WHAT IS EXPECTED: In the forum post about Spirit, write out the part that opens with the words "I love the language" and closes with "with our horses.", swapping "blog" for "website".

TEXT PROVIDED:
%%
Have we killed Spirit?

Postby Chevalblanc » Sun Dec 13, 2015 12:17 pm

I like this article, all about how we have "killed" Spirit. That's the stallion from the animated film Spirit, Stallion of the Cimarron, by the way, for those of you who didn't have a daughter obsessed with it.....

https://unjournalequestre.wordpress.com ... ue-spirit/

I love the language in this, especially near the beginning which is mostly taken directly from a book about a certain short, hairy-footed creature that lived in a hole :wink:

For those of you who don't speak French, here's my attempt at a translation:

We’ve killed Spirit

This post, written by a non-rider who suffers my equestrian stories on a daily basis, is committed, without a doubt, as is this blog. As well as a criticism of what has become normal in the horse world, he is calling for people to question this normality, no matter who we are, where we come from or what we do with our horses.

In a stable there lived a horse. Not a nasty, dirty, wet stable, filled with the ends of worms and an oozy smell, it was a luxury stable, and that means comfort.
This horse was a noble descendant of Pegasus. He carried his head high and proud, his mane was full on his well-defined neck, his hocks were well-muscled and his coat was the colour of……..well what colour is your horse?
In the long row of immaculate boxes we find the highest quality straw and not a dropping in sight. No heavy farmyard odours either, instead we breathe in the pleasant smell of cleaning products. And in these lovely 3 metre by 4 metre spaces are superb horses straight out of the pages of a magazine, impeccably shod, shining coats, expertly plaited manes and plumed tails. These noble creatures, impassive, watch the strange brooms of the bustling grooms with a haughty eye (or is that dull-eyed, who knows?) But the horse we’re interested in is not among them. Today he is with his rider. Outside. Well, in the indoor school. Outside it’s dusty and there are too many distractions. It isn’t an appropriate environment for a horse of such standing.
His rider (could be male or female, but it’s not important for our story, let’s say she’s female) loves this horse. If he’s descended from the Prince of Horses then she too is of the line of Bellerophon who knew how to tame him. She too would give her kingdom for her horse. She’s about your age. Her passion for horses was born when she played with her little plastic toy horses and was captivated in front of the telly watching the powerful and noble Spirit gallop, with his fierce gaze and indomitable spirit. But in the eyes of her horse, we find nothing but resignation……..
%%
SOURCE EXCERPT:
%%
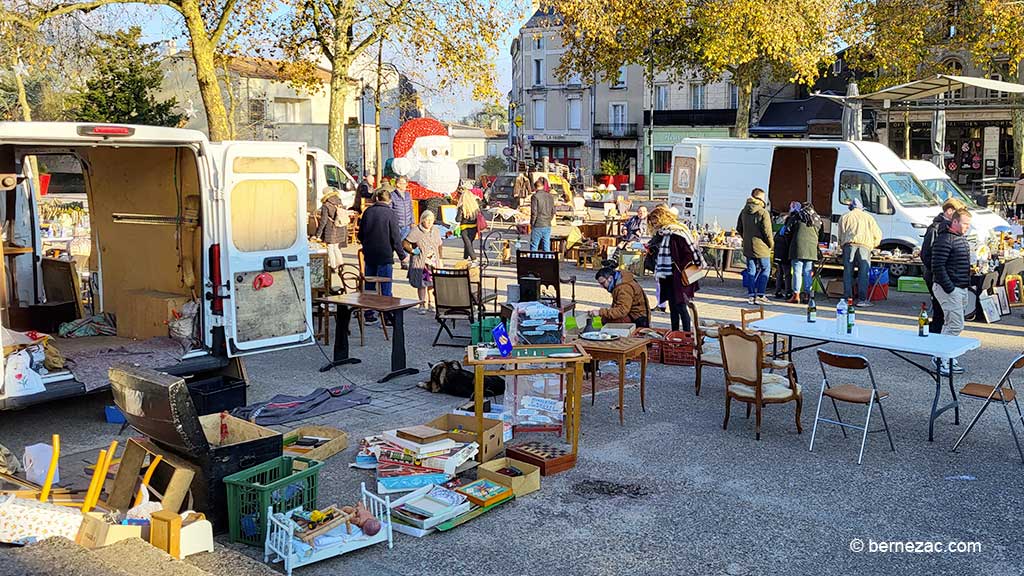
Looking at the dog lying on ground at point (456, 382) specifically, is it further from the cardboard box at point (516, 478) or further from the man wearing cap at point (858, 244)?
the man wearing cap at point (858, 244)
%%
OUTPUT:
I love the language in this, especially near the beginning which is mostly taken directly from a book about a certain short, hairy-footed creature that lived in a hole :wink:

For those of you who don't speak French, here's my attempt at a translation:

We’ve killed Spirit

This post, written by a non-rider who suffers my equestrian stories on a daily basis, is committed, without a doubt, as is this website. As well as a criticism of what has become normal in the horse world, he is calling for people to question this normality, no matter who we are, where we come from or what we do with our horses.